In September deepwater operator LLOG announced plans for several of its projects, all of which will implement tieback systems. Its Claiborne development in Mississippi Canyon (MC) 794 will begin producing in mid-2018 and tie back to the Coelacanth platform, operated by Walter Oil and Gas Corp. LLOG’s LaFemme and Blue Wing Olive developments in MC 427/471 will be tied back to LLOG’s Delta House facility. The Red Zinger development in MC 257 also will tie back into Delta House and begin production in second-half 2018, while its Crown & Anchor discovery in Viosca Knoll 959, 960, 1003 and 1004 will tie back to the Anadarko-operated Marlin facility, with first production expected in second-quarter 2018.
LLOG’s Buckskin project is an 8-km subsea tieback to the Anadarko-operated Lucius Spar, and LLOG estimates it contains nearly 5 Bbbl in place. According to LLOG, first production is expected in second-half 2019.
Although implementing waterflood treatments into a mature offshore field is nothing new, companies are looking at new ways to flood mature reservoirs and are also reevaluating mature fields to determine if there are more hydrocarbons to be exploited through waterfloods.
“In these more mature fields where we’ve naturally lost pressure as we’ve produced, pressure support and sweep is very important, and we’ve really made some game changers in the waterflood development at Mars and Ursa,” Tallant said.
Waterfloods have traditionally been a rock in Shell’s shoe, even though the company has utilized floods since 2005 at Mars and since 2007 at Ursa.
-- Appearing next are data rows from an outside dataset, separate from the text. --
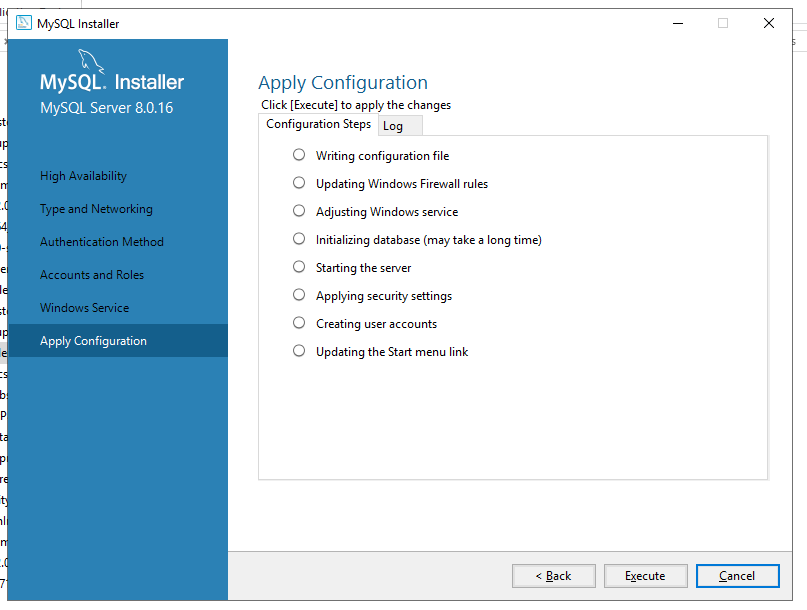 App Install 16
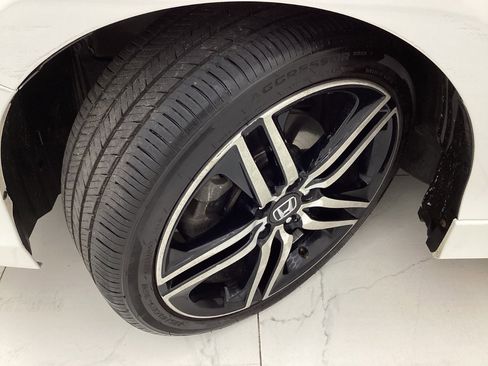 Used 2016 Honda Accord Touring image 46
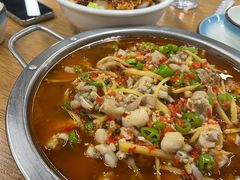-艺味深尝(云锦路店)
But new approaches to waterflooding are producing improved results for Shell.
“We’ve struggled because we’ve drilled wells that were in depleted sands and very soft rock, and the injection designs that we had originally were not able to maintain longevity,” Tallant said.
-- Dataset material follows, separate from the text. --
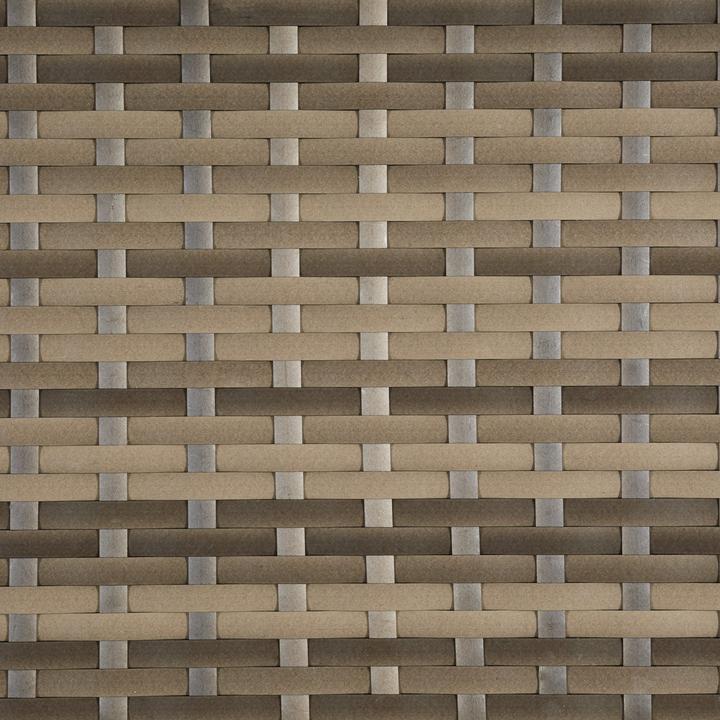 Immagine prodotto tectake Salottino in rattan Lucca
In response, Shell redesigned its water injector wells to be horizontal, which allowed it to inject under much lower pressure at higher rates. The new wells exceeded expectations in terms of both injection rates and longevity. That practice was utilized at the Mars Field, where Shell has so far drilled three horizontal injectors capable of safely injecting 52,000 bbl/d of treated sea water, which Tallant calls a “game changer” for Shell.
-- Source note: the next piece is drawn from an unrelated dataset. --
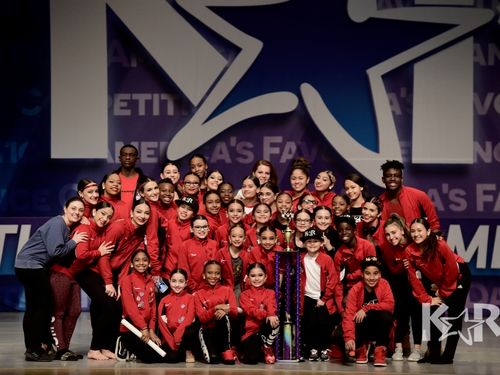 Long Island, NY - 3/29/2019 - Awards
In addition to advances in subsea systems and new approaches to waterflood schemes, enhanced seismic and digital technologies are bringing new life to old fields and enabling them to produce longer than perhaps initially was expected.
“We’ve seen this with every hub-class development so far in the GoM—that the big fields keep getting bigger,” said Donal Rajasingam, asset manager for Shell’s GoM West operations. “We need to design and conceptualize with flexibility in mind, recognizing the track record that these fields tend to grow as technology evolves.”
Such methodologies are leading to increased interest in offshore development. According to a Wood Mackenzie report, there were six newly sanctioned projects in the GoM between 2015 and the first half of this year, more than any other offshore location in the world, and the EIA reported that seven new offshore fields will come online between this year and next.
“Exploration is a long-term game,” Tallant said. “It’s not a short-term play based on the current price cycle. So you really have to balance that by using near-field exploration and subsea tiebacks into existing infrastructure that you can get online faster and more capitalefficient in a shorter cycle time and balance that with new frontier plays that have materiality that can actually be your new heartlands in the future.”